- A$AP rocky: This is an example of what may happen when you use broad matched keywords. Here the company implemented SAPs (System Application Products) for all the small-sized businesses to medium-sized businesses. Since SAP is a widely-used technical term, they decided to bid the keyword “sap”. Google decided on its own that ‘sap’may be a misspelled ‘asap’ and then it searched for A$AP Rocky’s name!
- Whack your Boss: There was a campaign targeting women who were interested in starting off with their personal businesses. They targeted the phrase-match keyword “boss” and when people typed “whack your boss”, their ad ended up in display.

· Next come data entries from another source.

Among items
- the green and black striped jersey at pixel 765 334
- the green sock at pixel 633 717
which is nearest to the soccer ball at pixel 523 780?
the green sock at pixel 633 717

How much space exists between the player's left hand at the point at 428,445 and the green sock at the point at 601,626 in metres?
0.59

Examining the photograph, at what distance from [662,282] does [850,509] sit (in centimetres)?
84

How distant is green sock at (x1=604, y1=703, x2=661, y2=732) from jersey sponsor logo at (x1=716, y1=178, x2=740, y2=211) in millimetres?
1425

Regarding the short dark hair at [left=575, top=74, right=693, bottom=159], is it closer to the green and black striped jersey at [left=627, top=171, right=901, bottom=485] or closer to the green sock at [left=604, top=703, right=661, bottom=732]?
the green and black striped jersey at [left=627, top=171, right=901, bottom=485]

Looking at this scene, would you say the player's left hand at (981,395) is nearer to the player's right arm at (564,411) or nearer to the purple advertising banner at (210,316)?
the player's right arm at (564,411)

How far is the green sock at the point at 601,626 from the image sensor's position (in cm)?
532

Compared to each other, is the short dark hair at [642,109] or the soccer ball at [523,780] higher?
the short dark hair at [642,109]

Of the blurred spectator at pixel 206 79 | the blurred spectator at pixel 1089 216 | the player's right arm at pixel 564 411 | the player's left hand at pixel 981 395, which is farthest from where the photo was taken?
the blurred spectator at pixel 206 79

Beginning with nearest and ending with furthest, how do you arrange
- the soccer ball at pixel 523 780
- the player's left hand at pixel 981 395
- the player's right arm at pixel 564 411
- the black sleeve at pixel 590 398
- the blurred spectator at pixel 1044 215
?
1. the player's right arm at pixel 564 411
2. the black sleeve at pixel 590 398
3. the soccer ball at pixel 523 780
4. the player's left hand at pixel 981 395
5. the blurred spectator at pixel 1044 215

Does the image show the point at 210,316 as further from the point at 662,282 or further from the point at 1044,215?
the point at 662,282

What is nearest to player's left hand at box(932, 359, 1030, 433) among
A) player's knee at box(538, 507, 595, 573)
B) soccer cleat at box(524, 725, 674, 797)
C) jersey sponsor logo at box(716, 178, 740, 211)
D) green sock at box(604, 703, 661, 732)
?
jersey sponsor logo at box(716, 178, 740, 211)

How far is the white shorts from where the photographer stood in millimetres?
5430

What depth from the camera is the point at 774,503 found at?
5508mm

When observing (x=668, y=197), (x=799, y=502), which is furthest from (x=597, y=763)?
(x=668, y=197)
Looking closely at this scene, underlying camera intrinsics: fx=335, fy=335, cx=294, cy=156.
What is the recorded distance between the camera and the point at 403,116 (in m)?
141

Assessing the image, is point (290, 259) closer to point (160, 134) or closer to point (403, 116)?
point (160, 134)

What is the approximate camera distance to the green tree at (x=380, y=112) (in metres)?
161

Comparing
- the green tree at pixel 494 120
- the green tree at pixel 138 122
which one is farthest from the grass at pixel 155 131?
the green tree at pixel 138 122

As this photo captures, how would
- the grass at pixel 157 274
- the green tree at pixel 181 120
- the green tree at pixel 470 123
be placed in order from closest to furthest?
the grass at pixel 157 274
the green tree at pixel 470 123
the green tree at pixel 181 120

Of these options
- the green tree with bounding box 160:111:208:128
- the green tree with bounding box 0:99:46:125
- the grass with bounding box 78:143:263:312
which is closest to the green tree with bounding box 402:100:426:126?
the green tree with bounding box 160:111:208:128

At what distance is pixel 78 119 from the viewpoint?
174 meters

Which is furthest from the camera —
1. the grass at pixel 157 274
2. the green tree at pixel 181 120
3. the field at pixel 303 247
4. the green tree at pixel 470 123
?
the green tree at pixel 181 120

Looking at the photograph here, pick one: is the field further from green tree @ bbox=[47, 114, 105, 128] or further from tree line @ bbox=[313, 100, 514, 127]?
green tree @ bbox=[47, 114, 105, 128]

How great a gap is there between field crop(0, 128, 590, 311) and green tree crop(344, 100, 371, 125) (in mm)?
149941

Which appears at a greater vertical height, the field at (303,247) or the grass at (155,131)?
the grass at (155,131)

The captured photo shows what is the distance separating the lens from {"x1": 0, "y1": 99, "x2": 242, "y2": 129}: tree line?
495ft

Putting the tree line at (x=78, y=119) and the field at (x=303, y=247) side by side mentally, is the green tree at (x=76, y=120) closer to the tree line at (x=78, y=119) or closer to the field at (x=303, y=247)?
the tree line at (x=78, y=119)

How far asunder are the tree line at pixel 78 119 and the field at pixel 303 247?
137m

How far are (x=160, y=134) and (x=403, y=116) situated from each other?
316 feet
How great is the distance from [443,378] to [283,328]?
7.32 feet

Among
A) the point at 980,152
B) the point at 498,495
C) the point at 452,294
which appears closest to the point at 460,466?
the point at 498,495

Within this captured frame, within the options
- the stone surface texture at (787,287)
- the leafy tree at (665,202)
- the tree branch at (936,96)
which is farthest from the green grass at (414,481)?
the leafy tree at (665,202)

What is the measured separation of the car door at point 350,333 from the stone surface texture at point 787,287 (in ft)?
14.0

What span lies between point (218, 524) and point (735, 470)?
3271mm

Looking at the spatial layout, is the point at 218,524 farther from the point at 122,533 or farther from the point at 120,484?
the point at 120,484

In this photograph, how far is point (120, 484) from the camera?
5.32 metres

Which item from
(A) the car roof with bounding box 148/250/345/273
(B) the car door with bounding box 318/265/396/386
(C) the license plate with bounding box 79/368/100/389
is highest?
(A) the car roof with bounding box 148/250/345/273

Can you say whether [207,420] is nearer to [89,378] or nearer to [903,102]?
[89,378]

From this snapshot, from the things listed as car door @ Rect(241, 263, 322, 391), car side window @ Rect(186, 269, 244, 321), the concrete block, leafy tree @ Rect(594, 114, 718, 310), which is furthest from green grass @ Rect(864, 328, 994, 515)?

What is surprising is that this search term has more than 30,000 impressions and 1719 clicks.
- How do I remove terrible smell from carpet which has been flooded using household ingredients: This search term came from a campaign for a carpet stench remover. Based on this specific long query, you might think that the company discovered one winner search term. This query gets searched too often and being a 16 word search term, it has triggered around 2000 impressions and in 127 clicks. For companies which sell odor-eliminating carpet cleaners, such results seemed counterintuitive.
- Animal sex: This search comes from a pet supply company where they bid on the phrase-match keyword “animal”. However, it was most unfortunate that their ads started showing up for thousands of searches for ‘animal sex’. Although you don’t need speculations on the search intent of this phrase but based on the offering of the product, it’s not a surprise that the search term doesn’t yield conversions.
- *******@aol.com: This search term originated from a tech support campaign which targeted people who had trouble in logging in with their mail id. This company assisted people in getting their email and computer working for a fee and then signed for ongoing assistance.
Therefore it is critical for you to review your search terms on a daily basis so that such things don’t happen with your company.